# Brothers Karamazov on Kindle - what version to choose?



## PenskeFile (Jun 16, 2009)

Having now read a couple classic novels on Kindle, I've come to appreciate that there are different levels of quality in translating a book to the Kindle.  For example, a well-indexed table of contents (clickable), full forewards, afterwords, critical essays, footnotes, readers guide included etc.

So, before I begin the journey of reading The Brothers Karamazov, I thought I would check to see if anyone can either recommend or 'recommend to avoid" any specific Kindle version of the book.

Thanks!


----------



## askenase13 (Mar 1, 2009)

In general, I have found the mobilereference to be very good editions (complete collections of Dostoyevksy for $4.67).  Well formatted, TOC lins, etc.  But I have gotten English books.  

I guess your best bet as far as translations is concerned is to download a few samples and see which read the ebst for you.  You'll probbaly get the first chapter in each, so you can make a direct comparison.


----------



## Geemont (Nov 18, 2008)

Avoid the translation by Constance Garnett even though it is the free one.  She had a prudish and Victorian sensibility, and Dostoevsky was no prude.  For example, there was a character named Stinking Lizaveta, or Reeking Lizaveta, depending on the translator, but Garnett expunged the smelly adjective from her name altogether, calling her plainly just Lizaveta.  I can only guess at her reasons, but I think she thought it an improper way to call a women, even a mute and retarded woman.  

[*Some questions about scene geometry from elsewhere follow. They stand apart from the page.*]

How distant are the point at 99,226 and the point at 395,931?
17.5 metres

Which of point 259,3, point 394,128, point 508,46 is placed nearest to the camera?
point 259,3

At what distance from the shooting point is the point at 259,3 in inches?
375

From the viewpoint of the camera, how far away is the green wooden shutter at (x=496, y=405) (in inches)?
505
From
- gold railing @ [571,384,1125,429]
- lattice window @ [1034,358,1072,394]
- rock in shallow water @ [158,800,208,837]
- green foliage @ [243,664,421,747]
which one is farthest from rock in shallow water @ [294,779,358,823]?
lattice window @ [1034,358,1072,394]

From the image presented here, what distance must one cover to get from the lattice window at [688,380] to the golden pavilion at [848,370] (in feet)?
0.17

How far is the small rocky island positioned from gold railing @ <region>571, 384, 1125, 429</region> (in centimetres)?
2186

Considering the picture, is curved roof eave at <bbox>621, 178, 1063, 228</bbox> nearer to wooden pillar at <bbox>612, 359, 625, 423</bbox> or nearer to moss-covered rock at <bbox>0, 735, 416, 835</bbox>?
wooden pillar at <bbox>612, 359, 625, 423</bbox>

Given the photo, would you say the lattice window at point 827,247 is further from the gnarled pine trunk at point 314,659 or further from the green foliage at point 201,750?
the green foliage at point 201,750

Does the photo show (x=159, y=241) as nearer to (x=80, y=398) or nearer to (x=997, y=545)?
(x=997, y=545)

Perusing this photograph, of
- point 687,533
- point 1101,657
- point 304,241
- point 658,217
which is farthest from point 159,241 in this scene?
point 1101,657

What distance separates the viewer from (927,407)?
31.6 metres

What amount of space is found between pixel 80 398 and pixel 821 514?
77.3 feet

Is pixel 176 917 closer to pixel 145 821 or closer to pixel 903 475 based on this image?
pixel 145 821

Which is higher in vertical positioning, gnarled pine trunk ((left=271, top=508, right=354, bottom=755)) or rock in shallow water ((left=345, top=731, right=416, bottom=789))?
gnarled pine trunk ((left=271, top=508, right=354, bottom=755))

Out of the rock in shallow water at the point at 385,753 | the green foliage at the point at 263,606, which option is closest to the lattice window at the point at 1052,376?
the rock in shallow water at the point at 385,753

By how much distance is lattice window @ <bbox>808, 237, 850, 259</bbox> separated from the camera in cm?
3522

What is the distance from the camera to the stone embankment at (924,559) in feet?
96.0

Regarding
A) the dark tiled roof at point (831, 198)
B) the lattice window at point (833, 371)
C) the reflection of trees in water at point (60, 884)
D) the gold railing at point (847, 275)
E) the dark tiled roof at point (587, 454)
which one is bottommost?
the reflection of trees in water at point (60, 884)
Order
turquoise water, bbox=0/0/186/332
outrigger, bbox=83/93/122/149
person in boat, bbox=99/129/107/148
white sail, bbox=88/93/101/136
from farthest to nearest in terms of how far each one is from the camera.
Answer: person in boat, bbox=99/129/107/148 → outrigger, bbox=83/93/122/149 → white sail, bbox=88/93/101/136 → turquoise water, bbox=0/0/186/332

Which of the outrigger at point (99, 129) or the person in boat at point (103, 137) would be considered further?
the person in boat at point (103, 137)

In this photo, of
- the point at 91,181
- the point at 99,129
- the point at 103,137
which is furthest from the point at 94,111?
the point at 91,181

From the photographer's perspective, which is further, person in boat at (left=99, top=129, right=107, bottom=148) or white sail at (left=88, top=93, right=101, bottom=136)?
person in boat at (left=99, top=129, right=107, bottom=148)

If you can't find a Kindle version with a more modern translator, you'd be better off with a DTV.  Richard Pevear and Larissa Volokhonsky were faithful to Doestoevsky's text and style, even down to making the English style clunky when it was clunky in the original Russian.


----------



## LauraB (Nov 23, 2008)

I agree with Geemont, some translators have their own agendas and that can really change a work. Garnett is one of them. She has done some interestingly adjusted translations of Tolsoy as well.  Her "nip-tucks" are quite extensive and really can make it like you haven't read Tolstoy. Sometimes his entire meaning is covered in white lace. I'll see if I can find a link to a well translated, well formatted Dostoevsky, but it will be later this evening. I have a degree in Literature, so maybe I take this more seriously then most people. But, I think one of the reasons more people don't read "foreign" classics is the translations aren't always very enjoyable. JMO


----------



## LauraB (Nov 23, 2008)

Well, I checked amazon and I wouldn't recommend any of the ones available on kindle right now. Most are the public domain versions of Garnnett, and the couple that aren't don't have linked foot/endnotes. On a large work translated from Russian that means a lot of extra work to get it read because the notes are important to understanding the works. As Geemont said, the Pevears is a really good translation. I went ahead and clicked on the make it kindle for you


----------



## PenskeFile (Jun 16, 2009)

Thanks for the tips y'all! I had a feeling from browsing the many versions available for Kindle that there was something missing. I may wait for a little while then to see what develops and move on to _The Confusion_ by Neal Stephenson in the mean time. I enjoyed _Quicksilver _ quite a bit.


----------



## PenskeFile (Jun 16, 2009)

While further researching this issue of translation, I ran across this article about the couple who made it their mission to produce an improved English translation. Some of you may find this interesting:

http://www.newyorker.com/archive/2005/11/07/051107fa_fact_remnick?currentPage=all

(Edit: I should add that this is the Pevear translation, referenced above by Red, which is of course not available on Kindle right now )


----------